◆ WHAT TO WORK ON ◆
Print each entry word for word.

(Stored data entries)
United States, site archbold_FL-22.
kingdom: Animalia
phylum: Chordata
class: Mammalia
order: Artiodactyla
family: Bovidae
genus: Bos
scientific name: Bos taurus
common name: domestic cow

◆ WRITTEN REPLY ◆
United States, site archbold_FL-22.
kingdom: Animalia
phylum: Chordata
class: Mammalia
order: Artiodactyla
family: Bovidae
genus: Bos
scientific name: Bos taurus
common name: domestic cow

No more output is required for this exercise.